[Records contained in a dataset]
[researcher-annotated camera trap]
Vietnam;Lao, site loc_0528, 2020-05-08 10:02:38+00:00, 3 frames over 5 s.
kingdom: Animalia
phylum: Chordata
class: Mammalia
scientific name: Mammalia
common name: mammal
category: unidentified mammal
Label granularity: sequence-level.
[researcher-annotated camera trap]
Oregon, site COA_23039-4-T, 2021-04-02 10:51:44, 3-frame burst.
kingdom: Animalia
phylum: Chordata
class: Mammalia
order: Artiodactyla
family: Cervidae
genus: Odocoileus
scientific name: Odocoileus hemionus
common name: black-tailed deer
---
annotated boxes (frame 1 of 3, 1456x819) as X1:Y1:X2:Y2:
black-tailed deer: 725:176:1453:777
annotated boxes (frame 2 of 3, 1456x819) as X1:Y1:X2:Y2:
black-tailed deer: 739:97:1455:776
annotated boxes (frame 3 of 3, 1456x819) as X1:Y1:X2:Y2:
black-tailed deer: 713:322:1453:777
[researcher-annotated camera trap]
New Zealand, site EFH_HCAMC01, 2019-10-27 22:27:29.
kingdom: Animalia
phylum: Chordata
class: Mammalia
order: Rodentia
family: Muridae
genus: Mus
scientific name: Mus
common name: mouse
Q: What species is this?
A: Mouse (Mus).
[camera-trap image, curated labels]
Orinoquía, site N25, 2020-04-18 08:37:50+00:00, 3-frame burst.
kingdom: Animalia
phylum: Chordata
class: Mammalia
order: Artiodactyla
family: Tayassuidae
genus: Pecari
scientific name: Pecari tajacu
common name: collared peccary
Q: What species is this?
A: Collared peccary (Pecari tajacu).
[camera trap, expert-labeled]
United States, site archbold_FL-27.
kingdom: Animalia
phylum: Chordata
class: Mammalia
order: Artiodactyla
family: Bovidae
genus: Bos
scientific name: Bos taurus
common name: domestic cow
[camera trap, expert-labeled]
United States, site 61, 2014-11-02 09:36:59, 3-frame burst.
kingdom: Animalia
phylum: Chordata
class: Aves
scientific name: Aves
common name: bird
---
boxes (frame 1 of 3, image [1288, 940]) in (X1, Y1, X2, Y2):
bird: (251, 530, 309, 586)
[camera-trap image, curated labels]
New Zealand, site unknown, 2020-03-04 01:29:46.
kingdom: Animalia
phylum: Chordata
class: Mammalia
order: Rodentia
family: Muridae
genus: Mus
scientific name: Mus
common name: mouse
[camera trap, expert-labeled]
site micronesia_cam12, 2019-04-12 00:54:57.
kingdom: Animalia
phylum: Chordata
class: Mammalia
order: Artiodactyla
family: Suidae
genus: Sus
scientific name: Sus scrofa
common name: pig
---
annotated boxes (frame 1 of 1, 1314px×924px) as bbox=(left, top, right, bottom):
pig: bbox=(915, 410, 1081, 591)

### WORK TO COMPLETE
Go through the lines above and tally those with the string "Zealand". The total is all that is needed.

### RESPONSE AREA
2